— Begin DOCUMENT SEGMENT —

ARTICLE 25.  AMENDMENT.
     This Agreement may be amended or modified by a written agreement
executed by both parties.

ARTICLE 26.  INTERPRETIVE AND ADDITIONAL PROVISIONS.
     In connection with the operation of this Agreement, the Company
and the Investment Company may from time to time agree on such
provisions interpretive of or in addition to the provisions of this
Agreement as may in their joint opinion be consistent with the general
tenor of this Agreement. Any such interpretive or additional
provisions shall be in a writing signed by both parties and shall be
annexed hereto, PROVIDED that no such interpretive or additional
provisions shall contravene any applicable federal or state
regulations or any provision of the Charter. No interpretive or
additional provisions made as provided in the preceding sentence shall
be deemed to be an amendment of this Agreement.

ARTICLE 27.  GOVERNING LAW.
     This Agreement shall be construed and the provisions hereof
interpreted under and in accordance with the laws of the Commonwealth
of Massachusetts

ARTICLE 28.  NOTICES.
     Except as otherwise specifically provided herein, Notices and
other writings delivered or mailed postage prepaid to the Investment
Company at Federated Investors Tower, Pittsburgh, Pennsylvania,
15222-3779, or to the Company at Federated Investors Tower,
Pittsburgh, Pennsylvania, 15222-3779, or to such other address as the
Investment Company or the Company may hereafter specify, shall be
deemed to have been properly delivered or given hereunder to the
respective address.

— End DOCUMENT SEGMENT —

*TASKS*:
**a)** Quote the agreement excerpt word for word, from "Except as otherwise" down to "respective address.".
**b)** Continue the agreement excerpt above from its final line.

— Begin DATASET EXCERPTS —

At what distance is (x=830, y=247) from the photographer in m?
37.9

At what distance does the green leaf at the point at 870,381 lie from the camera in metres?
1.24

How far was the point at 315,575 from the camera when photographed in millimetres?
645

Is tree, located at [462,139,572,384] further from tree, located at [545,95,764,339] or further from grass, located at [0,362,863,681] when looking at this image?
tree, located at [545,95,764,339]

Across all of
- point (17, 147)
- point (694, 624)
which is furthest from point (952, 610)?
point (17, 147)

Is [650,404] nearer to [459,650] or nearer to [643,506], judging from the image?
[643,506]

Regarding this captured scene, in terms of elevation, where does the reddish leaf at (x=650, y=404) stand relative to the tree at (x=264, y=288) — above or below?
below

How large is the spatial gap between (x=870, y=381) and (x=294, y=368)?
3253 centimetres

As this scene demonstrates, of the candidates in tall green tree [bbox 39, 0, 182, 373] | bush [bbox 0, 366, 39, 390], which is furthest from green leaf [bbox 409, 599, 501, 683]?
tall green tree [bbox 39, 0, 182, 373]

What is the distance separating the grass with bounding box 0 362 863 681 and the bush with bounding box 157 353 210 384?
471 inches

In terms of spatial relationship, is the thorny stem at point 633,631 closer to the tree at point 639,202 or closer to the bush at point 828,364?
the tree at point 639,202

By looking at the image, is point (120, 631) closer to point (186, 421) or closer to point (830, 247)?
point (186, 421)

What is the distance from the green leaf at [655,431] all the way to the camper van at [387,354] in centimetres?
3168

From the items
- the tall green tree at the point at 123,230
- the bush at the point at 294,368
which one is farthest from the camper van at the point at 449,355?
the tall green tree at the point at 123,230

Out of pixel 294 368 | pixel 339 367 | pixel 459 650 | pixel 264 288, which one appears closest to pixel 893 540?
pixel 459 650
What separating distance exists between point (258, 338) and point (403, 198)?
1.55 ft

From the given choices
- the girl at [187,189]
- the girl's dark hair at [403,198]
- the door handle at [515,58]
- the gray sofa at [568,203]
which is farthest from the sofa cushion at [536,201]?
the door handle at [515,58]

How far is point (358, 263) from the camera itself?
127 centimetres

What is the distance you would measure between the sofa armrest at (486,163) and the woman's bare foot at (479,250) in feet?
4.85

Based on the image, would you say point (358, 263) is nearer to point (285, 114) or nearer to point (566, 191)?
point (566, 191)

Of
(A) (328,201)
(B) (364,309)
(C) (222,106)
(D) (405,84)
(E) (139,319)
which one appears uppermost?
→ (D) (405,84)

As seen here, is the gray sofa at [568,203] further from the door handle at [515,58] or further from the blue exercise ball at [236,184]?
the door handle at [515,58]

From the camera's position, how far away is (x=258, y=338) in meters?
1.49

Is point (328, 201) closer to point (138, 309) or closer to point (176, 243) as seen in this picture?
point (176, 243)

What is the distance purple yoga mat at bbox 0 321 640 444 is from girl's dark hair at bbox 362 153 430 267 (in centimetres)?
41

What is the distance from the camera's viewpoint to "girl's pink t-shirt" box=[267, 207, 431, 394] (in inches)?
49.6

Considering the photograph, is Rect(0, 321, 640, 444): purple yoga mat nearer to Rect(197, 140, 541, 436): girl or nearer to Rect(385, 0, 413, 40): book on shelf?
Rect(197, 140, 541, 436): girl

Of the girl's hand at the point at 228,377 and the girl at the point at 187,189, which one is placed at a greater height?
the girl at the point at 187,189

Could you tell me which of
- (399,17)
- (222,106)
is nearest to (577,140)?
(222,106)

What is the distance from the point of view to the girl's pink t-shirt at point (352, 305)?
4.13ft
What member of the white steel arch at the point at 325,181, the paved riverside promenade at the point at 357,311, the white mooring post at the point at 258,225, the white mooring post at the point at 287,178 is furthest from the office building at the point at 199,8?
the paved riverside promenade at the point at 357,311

— End DATASET EXCERPTS —

*RESULTS OF THE TASKS*:
**a)**
Except as otherwise specifically provided herein, Notices and
other writings delivered or mailed postage prepaid to the Investment
Company at Federated Investors Tower, Pittsburgh, Pennsylvania,
15222-3779, or to the Company at Federated Investors Tower,
Pittsburgh, Pennsylvania, 15222-3779, or to such other address as the
Investment Company or the Company may hereafter specify, shall be
deemed to have been properly delivered or given hereunder to the
respective address.

**b)**
ARTICLE 29.  COUNTERPARTS.
         This Agreement may be executed simultaneously in two or more
 counterparts, each of which shall be deemed an original. ARTICLE 30.
 LIMITATIONS OF LIABILITY OF TRUSTEES AND SHAREHOLDERS OF THE COMPANY.
     The execution and delivery of this Agreement have been authorized
by the Trustees of the Company and signed by an authorized officer of
the Company, acting as such, and neither such authorization by such
Trustees nor such execution and delivery by such officer shall be
deemed to have been made by any of them individually or to impose any
liability on any of them personally, and the obligations of this
Agreement are not binding upon any of the Trustees or Shareholders of
the Company, but bind only the appropriate property of the Fund, or
Class, as provided in the Declaration of Trust.

ARTICLE 31.  MERGER OF AGREEMENT.
     This Agreement constitutes the entire agreement between the
parties hereto and supersedes any prior agreement with respect to the
subject hereof whether oral or written.

ARTICLE 32.  SUCCESSOR AGENT.
     If a successor agent for the Investment Company shall be
appointed by the Investment Company, the Company shall upon
termination of this Agreement deliver to such successor agent at the
office of the Company all properties of the Investment Company held by
it hereunder. If no such successor agent shall be appointed, the
Company shall at its office upon receipt of Proper Instructions
deliver such properties in accordance with such instructions.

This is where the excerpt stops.